From: softbrek AT POOL DOT Informatik DOT RWTH-Aachen DOT DE
Subject: Re: Non-present 80387 when assembling
To: RGRUNWAL AT wasp DOT cs DOT cowan DOT edu DOT au (Ron Grunwald)
Date: Tue, 6 Dec 1994 13:49:22 +0100 (MET)
Cc: djgpp AT sun DOT soe DOT clarkson DOT edu (djgpp)

Hello, all

I think I have to clarify this heavily:

> 
> Richard Hine wrote:
> 
> > I am trying to use the gnu C compiler on a number of DOS PCs.  The
> > compiler was built for me from by a colleague who tells me that it was
> > djgpp version 1.11.
> 
and Ron Grunwald answered as follows:

> What I'm wondering here is that maybe GCC was built on a machine that 
> had a math-coprocessor, either builtin or external.

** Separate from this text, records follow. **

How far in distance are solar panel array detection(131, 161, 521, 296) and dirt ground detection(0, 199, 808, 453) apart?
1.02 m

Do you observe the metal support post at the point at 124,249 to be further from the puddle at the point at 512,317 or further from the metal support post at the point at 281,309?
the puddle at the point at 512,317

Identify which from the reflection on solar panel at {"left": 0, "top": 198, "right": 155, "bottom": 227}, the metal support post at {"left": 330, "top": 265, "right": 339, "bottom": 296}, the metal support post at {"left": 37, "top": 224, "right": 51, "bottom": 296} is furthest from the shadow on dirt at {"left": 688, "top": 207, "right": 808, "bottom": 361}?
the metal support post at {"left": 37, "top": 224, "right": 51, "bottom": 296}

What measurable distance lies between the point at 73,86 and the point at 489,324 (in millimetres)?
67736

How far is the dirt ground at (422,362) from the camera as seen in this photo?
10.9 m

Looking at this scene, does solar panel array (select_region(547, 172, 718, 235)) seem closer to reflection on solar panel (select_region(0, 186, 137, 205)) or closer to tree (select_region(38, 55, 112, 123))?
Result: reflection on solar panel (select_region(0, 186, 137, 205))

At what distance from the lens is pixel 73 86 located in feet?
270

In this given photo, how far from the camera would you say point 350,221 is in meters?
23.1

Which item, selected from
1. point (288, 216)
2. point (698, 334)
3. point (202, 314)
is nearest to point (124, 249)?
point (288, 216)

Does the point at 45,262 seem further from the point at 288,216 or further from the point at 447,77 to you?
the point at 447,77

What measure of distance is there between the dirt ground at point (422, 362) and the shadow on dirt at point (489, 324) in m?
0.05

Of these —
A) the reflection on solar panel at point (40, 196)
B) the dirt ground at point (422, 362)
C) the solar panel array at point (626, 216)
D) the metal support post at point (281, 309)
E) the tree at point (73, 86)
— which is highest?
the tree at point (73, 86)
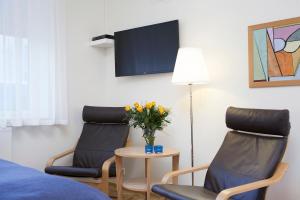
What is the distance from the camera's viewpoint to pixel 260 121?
94.2 inches

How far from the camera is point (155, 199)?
3363 millimetres

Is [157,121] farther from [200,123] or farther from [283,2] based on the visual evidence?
[283,2]

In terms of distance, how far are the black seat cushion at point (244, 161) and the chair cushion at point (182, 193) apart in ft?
0.52

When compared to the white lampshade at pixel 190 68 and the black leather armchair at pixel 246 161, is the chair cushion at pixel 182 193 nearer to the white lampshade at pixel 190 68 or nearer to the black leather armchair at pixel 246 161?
the black leather armchair at pixel 246 161

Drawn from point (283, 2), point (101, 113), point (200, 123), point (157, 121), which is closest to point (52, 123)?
point (101, 113)

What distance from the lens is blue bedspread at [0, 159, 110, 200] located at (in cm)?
132

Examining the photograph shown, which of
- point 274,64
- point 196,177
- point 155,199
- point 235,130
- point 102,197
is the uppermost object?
point 274,64

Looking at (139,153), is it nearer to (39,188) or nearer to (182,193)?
(182,193)

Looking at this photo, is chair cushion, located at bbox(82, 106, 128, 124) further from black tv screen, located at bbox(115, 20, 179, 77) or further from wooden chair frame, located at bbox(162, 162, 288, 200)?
wooden chair frame, located at bbox(162, 162, 288, 200)

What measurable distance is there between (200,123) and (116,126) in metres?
0.95

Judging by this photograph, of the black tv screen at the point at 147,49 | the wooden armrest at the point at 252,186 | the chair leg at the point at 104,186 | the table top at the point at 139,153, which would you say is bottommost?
the chair leg at the point at 104,186

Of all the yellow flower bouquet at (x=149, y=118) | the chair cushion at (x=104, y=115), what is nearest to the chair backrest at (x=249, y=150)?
the yellow flower bouquet at (x=149, y=118)

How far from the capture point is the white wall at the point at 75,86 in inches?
137

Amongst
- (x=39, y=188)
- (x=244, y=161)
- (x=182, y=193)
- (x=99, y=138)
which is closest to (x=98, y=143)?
(x=99, y=138)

This may cause 
> the newly built version of GCC to use FPU instructions, and hence 
> cause your problems.
> 

[rest deleted]

Sorry, Ron, but that answer is wrong, if I've lost all my knowledge
on djgpp usage without a copro.

The compiler, and this *includes* the distributed version, *does* use
floating-point instructions, if it isn't forced not to do so during
the building process of the compiler itself (and forcing this is a
real pain, as you will have to provide a math-emulator to build into
cc1.) So, everyone who wants to compile anything with gcc (if not
someone corrects me on this) *must* have some sort of '387 (extra
chip, or inside his 486 or P5).

So, what do you do if you don't have such a piece of silicon, you ask?

EMULATE IT! That is: put the string "emu [...]/emu387" into your GO32
environment variable, and make sure you have the 387 emulator, either
DJ's version (sitting in djeoe112.zip), or wmemu112.zip.